LONDON (May. 24)
An appeal for greater unity among British Jewish organizations in matters of national and foreign policy was voiced here today by R.N. Narvalho, president of the Anglo-Jewish Association. He pointed out that the lack of unity during the recent visit to England of Soviet Premier Bulganin and Communist Party chief Khrushchev had resulted in contradictory approaches to the Soviet leaders and the failure of Jewish groups to obtain an interview with the Soviet leaders.
In criticism of the role of the Board of Deputies of British Jews in the affair and in the problem of unity in general, Mr. Carvalho said that the failure to achieve Jewish unity in advance of the arrival of Bulganin and Khrushchev had resulted “not only in a failure, which might have been the result anyway, but in the receipt by the Russians of two largely contradictory memoranda and a most unfortunate loss of dignity and prestige which falls, not only on the Board of Deputies, but unhappily on the whole Anglo-Jewish community.”

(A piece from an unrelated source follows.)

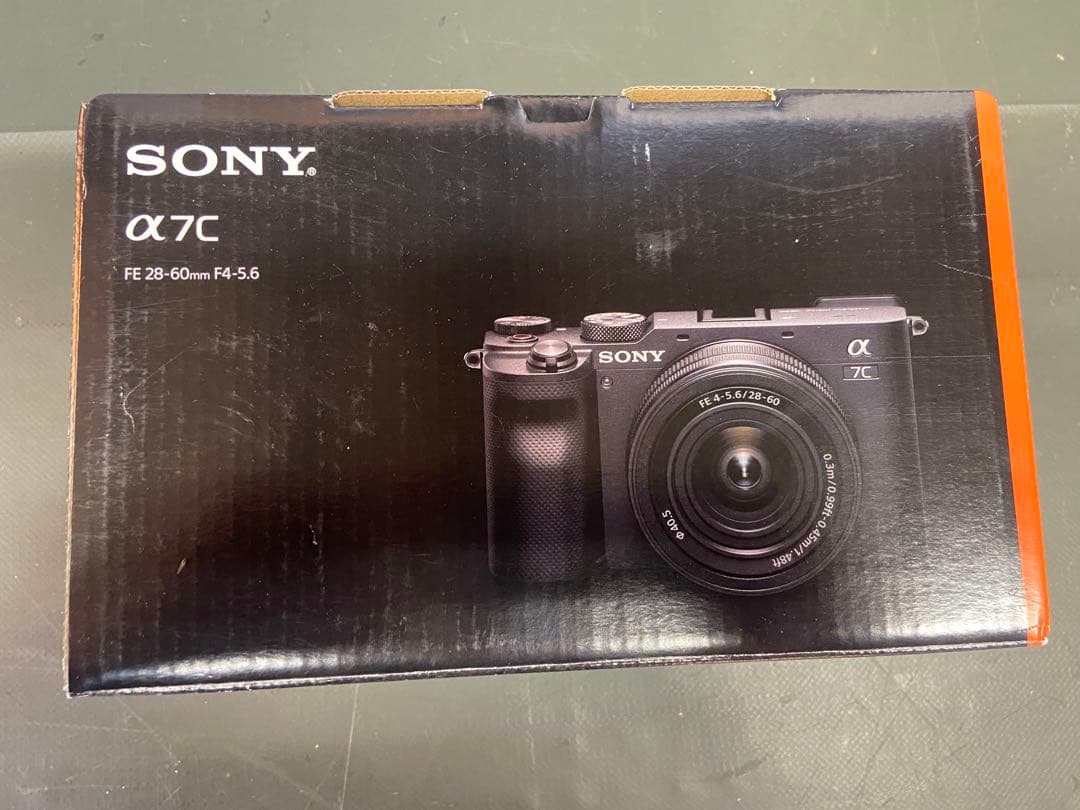新品　SONY ILCE-7CL S ミラーレスカメラ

The AJA leader insisted that the visit of the Soviet chiefs would have been an appropriate occasion for the Board of Deputies “to have buried any rancor and ill feeling which may have existed from previous attempts at cooperation between Anglo-Jewish bodies and to have displayed good will and diplomacy in attempting to establish at least a degree of unity as far as the Russian situation was concerned.” He scored the Board’s failure to call a roundtable conference of Anglo-Jewish groups to “discuss what was best not for us but for the Jews of Eastern Europe” since there were clear indications that “only a joint delegation stood even a remote chance of being granted an interview” with the Soviet leaders.